===== TEXT EXCERPT

The utility of real-world studies is their ability to complement data from RCTs in order to provide broader insights in clinical knowledge.

Figure 1: Strengths of RWE^5,7,14

With improvements in the rigor of methodology being applied to real-world studies, along with the increasing availability of high-quality, large datasets, the importance of findings from RWE is growing.⁷

Strengths of RWE^5,7,14

RWE often has broader generalizability vs. RCTs, reflecting the heterogeneity of patients treated in real-world clinical practice, including patients with:

Comorbidities
Advanced age
Reduced performance status

Data can validate/complement results from RCTs in real-world clinical practice:

Effectiveness
Tolerability
Safety profile

RWE provides information on real-world treatment patterns:

Dosing
Treatment duration
Resource use

Figure 2: Limitations of RWE^6,7,17

However, it is important not to overlook the limitations that RWE presents. Data collection in real-world settings is frequently unstandardized, and accessing patient data can be challenging, particularly with growing concern for data privacy.¹⁵

Limitations of RWE^6,7,17

Heterogeneous datasets

Arising from a heterogeneous patient population and a variety of dataset resources, e.g. EHRs, healthcare claims
Data may be inconsistently collected or data on key variables may be missed. This can reduce clinical validity

Findings limited to data that are randomly available – susceptible to selection bias

Potential incompatibility of data from different sources
Less scrutiny, and less uniformity in reporting or data processing/ collection compared with RCTs

Real-world data do not constitute a uniform assessment of efficacy under controlled conditions:

Lack of well-characterized, balanced groups of patients in treatment arms
Not blinded or randomized
Potential lack of formal, defined endpoints (e.g. use of time to next therapy as a proxy for progression‑free survival due to data availability)

==========
===== SOURCE MATERIAL

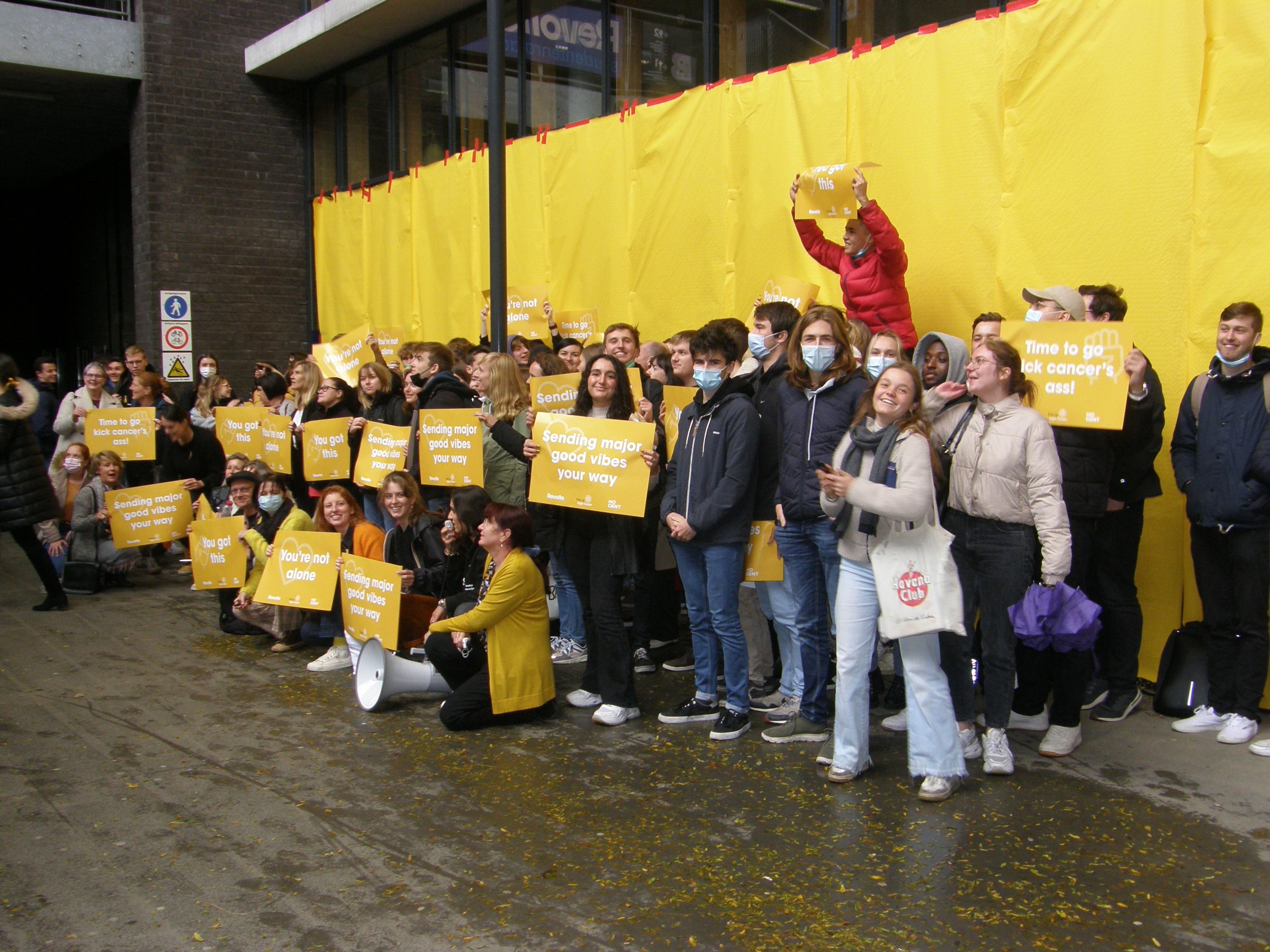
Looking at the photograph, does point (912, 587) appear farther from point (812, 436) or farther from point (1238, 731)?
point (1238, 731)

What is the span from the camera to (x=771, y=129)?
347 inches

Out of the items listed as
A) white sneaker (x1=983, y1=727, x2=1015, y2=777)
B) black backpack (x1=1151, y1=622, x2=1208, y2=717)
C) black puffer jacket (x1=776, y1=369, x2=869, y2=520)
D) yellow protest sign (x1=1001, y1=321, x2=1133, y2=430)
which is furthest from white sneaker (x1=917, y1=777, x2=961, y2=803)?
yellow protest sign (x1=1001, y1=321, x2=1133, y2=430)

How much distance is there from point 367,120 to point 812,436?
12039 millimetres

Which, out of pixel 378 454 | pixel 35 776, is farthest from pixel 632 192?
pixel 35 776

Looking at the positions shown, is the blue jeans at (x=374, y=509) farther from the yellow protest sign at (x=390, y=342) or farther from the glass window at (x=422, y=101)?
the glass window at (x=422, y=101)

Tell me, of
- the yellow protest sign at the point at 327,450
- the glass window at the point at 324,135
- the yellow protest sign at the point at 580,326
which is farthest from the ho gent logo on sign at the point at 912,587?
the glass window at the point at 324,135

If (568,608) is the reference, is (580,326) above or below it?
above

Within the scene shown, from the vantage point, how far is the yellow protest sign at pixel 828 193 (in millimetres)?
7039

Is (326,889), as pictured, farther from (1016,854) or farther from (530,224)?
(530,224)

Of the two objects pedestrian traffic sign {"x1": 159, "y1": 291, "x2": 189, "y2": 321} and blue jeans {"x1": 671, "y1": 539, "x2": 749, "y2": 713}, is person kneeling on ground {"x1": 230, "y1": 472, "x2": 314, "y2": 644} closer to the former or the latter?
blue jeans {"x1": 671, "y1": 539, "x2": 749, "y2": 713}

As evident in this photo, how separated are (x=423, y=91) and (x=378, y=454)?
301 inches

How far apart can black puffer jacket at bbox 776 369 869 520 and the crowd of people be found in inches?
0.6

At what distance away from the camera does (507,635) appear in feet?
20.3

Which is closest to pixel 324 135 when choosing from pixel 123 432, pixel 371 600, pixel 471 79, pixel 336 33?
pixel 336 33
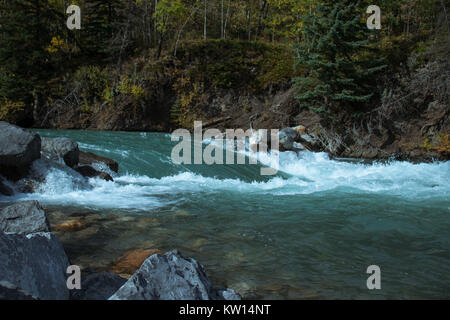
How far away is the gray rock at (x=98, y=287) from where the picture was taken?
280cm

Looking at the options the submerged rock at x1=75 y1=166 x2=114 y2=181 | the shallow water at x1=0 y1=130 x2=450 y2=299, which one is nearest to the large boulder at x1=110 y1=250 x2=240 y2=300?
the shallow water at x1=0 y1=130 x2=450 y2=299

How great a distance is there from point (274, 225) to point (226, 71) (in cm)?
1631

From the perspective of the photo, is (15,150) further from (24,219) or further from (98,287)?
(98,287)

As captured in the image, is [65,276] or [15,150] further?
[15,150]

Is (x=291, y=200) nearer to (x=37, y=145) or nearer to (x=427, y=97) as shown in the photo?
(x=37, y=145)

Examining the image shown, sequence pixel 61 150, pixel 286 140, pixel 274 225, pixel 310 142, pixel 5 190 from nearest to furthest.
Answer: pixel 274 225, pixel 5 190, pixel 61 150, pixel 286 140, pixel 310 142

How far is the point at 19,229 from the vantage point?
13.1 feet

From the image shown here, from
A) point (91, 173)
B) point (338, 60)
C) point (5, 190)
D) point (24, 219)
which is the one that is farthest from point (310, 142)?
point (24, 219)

==========

(TO DO) Copy out the entire text on the strengths and limitations of real-world evidence word for word, without any changes. Rely only on the text about real-world evidence; the data play no part.

(EXERCISE OUTPUT)
The utility of real-world studies is their ability to complement data from RCTs in order to provide broader insights in clinical knowledge.

Figure 1: Strengths of RWE^5,7,14

With improvements in the rigor of methodology being applied to real-world studies, along with the increasing availability of high-quality, large datasets, the importance of findings from RWE is growing.⁷

Strengths of RWE^5,7,14

RWE often has broader generalizability vs. RCTs, reflecting the heterogeneity of patients treated in real-world clinical practice, including patients with:

Comorbidities
Advanced age
Reduced performance status

Data can validate/complement results from RCTs in real-world clinical practice:

Effectiveness
Tolerability
Safety profile

RWE provides information on real-world treatment patterns:

Dosing
Treatment duration
Resource use

Figure 2: Limitations of RWE^6,7,17

However, it is important not to overlook the limitations that RWE presents. Data collection in real-world settings is frequently unstandardized, and accessing patient data can be challenging, particularly with growing concern for data privacy.¹⁵

Limitations of RWE^6,7,17

Heterogeneous datasets

Arising from a heterogeneous patient population and a variety of dataset resources, e.g. EHRs, healthcare claims
Data may be inconsistently collected or data on key variables may be missed. This can reduce clinical validity

Findings limited to data that are randomly available – susceptible to selection bias

Potential incompatibility of data from different sources
Less scrutiny, and less uniformity in reporting or data processing/ collection compared with RCTs

Real-world data do not constitute a uniform assessment of efficacy under controlled conditions:

Lack of well-characterized, balanced groups of patients in treatment arms
Not blinded or randomized
Potential lack of formal, defined endpoints (e.g. use of time to next therapy as a proxy for progression‑free survival due to data availability)